KW candidates answer students’ questions
On Wednesday April 27, six of the seven candidates of the Kitchener-Waterloo riding were in the University of Waterloo’s Student Life Centre, taking questions from students in a debate co-hosted by UW’s Federation of Students and the Wilfrid Laurier University Student’s Union.
New Democrat Bill Brown, the Green Party’s Cathy MacLellan, Marxist-Leninst Julian Ichim, Pirate Party candidate Steven Bradley Scott, Liberal Andrew Telegdi and independent Richard Walsh-Bowers — a psychology professor at Laurier — were all present at the debate. Absent was Conservative incumbent Peter Braid, who was at the factory of local business Sports Systems Unlimited where Prime Minister Stephen Harper was making a campaign stop.
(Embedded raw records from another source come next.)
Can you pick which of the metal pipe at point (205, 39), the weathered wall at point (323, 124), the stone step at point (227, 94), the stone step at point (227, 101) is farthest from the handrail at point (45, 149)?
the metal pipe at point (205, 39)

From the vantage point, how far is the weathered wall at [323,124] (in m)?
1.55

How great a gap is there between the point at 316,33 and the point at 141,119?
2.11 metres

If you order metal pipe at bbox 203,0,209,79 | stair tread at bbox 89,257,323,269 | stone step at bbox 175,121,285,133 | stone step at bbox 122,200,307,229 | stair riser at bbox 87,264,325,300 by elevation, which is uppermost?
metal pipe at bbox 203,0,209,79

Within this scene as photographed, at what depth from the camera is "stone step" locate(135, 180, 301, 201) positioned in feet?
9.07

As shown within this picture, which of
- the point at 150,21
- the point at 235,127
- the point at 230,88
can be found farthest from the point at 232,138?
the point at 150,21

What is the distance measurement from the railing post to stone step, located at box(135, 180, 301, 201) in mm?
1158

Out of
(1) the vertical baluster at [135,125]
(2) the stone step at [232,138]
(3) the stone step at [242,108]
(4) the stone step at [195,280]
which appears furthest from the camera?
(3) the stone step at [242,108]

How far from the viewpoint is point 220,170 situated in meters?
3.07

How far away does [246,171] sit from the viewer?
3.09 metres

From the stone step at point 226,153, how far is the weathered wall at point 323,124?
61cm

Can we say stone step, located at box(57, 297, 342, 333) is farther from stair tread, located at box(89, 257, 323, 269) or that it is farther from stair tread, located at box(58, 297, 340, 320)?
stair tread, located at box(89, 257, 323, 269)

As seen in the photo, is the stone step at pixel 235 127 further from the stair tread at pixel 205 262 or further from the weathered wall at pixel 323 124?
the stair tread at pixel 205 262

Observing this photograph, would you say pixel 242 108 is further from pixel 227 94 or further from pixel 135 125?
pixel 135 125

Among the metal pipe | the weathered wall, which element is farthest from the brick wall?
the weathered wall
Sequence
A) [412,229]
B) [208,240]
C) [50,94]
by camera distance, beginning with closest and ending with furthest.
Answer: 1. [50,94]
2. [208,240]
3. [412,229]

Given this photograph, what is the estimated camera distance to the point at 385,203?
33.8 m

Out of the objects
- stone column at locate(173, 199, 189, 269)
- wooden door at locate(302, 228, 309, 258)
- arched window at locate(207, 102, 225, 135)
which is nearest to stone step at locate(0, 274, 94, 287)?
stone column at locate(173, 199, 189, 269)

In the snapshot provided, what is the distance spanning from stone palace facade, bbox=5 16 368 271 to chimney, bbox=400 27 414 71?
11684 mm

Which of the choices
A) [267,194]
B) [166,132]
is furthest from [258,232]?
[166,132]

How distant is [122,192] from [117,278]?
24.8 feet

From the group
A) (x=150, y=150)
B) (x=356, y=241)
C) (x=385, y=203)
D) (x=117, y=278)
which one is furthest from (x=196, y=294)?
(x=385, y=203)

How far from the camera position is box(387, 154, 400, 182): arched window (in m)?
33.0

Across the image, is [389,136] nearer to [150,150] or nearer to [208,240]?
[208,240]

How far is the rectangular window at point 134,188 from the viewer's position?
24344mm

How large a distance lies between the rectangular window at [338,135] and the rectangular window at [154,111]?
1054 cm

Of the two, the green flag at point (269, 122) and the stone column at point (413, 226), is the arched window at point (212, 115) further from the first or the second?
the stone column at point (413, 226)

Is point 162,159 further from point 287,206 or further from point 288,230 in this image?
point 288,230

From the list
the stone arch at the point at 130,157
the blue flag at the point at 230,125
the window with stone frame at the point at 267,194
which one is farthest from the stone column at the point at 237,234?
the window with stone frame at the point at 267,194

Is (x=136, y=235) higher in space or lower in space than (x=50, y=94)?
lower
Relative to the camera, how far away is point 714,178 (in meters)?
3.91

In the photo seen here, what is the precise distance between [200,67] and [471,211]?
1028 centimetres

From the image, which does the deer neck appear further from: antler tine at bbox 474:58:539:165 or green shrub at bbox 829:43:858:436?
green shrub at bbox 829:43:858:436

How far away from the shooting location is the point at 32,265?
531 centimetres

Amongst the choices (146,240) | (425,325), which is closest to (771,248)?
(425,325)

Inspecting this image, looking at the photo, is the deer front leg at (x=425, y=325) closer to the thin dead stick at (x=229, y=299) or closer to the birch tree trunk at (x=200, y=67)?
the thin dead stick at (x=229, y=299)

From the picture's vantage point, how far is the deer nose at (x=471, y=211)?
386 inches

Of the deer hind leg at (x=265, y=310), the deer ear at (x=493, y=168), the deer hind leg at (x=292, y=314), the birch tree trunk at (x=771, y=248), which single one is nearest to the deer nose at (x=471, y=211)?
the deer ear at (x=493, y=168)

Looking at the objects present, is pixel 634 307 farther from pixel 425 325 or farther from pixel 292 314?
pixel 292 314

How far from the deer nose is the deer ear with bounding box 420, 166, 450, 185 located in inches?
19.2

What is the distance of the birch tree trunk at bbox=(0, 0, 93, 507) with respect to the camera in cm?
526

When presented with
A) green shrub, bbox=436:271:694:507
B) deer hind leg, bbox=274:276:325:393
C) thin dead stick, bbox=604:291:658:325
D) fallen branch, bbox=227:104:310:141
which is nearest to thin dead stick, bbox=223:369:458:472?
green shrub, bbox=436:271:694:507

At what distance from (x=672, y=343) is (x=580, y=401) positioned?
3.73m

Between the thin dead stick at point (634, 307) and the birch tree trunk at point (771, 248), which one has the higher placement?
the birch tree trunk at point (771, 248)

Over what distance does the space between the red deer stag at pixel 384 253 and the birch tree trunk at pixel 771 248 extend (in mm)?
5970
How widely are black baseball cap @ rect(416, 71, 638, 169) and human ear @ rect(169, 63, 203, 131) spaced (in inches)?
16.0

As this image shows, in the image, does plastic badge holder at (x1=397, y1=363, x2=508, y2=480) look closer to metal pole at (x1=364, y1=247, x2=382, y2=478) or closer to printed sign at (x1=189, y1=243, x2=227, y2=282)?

The other candidates, meanwhile, read more into Braid’s absence.
“Look at the contempt that the local Conservative candidate has, he’s not even here,” said Telegdi when the candidates were asked about the timing of the election’s effect on student voter turnout. “Make no mistake, Stephen Harper called the election for May 2nd to suppress the student vote.”
Other candidates shared Telegdi’s views on the timing of the election and its effect on the student vote.
“How interesting that the Harper government would set the election date for May 2nd,” said Walsh-Bowers. “Do we honestly believe that they didn’t know there would be a conflict with university and college students’ participation in the vote? The timing is intentional in my opinion.”
MacLellan and Brown, meanwhile took a different stance on student involvement in this election, both citing positive experiences with young voters.
“I’m encouraged and excited with the youth enthusiasm in the vote this time, I’ve been amazed with the level of conversation online,” said MacLellan.
While Brown added, “Everywhere I’ve gone, every door I’ve knocked on, students are excited and I’m excited. We’re consuming information differently, we’re taking a look at things on the internet…. students are engaged, and we may not see it here, but they’re out there in vote mobs and taking [the election] very seriously.”
An issue that was repeatedly raised was Canada’s current ‘first past the post’ electoral system. Advocates of a proportional representation system have been criticizing the current election format for a number of years and most of the candidates argued for a change in the way Canada elects its leaders.
“The problem is that first past the post doesn’t represent [the people],” said Scott. “We need to move to a democratic model where results can encourage voters, not suppress voters. A lot of people don’t vote because they feel as though their voices won’t be heard…. so let’s switch to a system where people don’t feel like they have to vote along major party lines.”
“I think we should go further than proportional representation and allow for the people themselves to have a say in what goes on,” added Ichim. “We need to create riding associations or whatever you want to call it where the people can discuss the issues, actually have a say and tell our member of parliament what to say.”
The candidates also discussed issues ranging from the legalization of prostitution to saturation in parliament as a result of a potential proportional representation system.
The debate was streamed live by both UW’s FEDS and WLUSU, and it will be available on demand on the WLUSU website.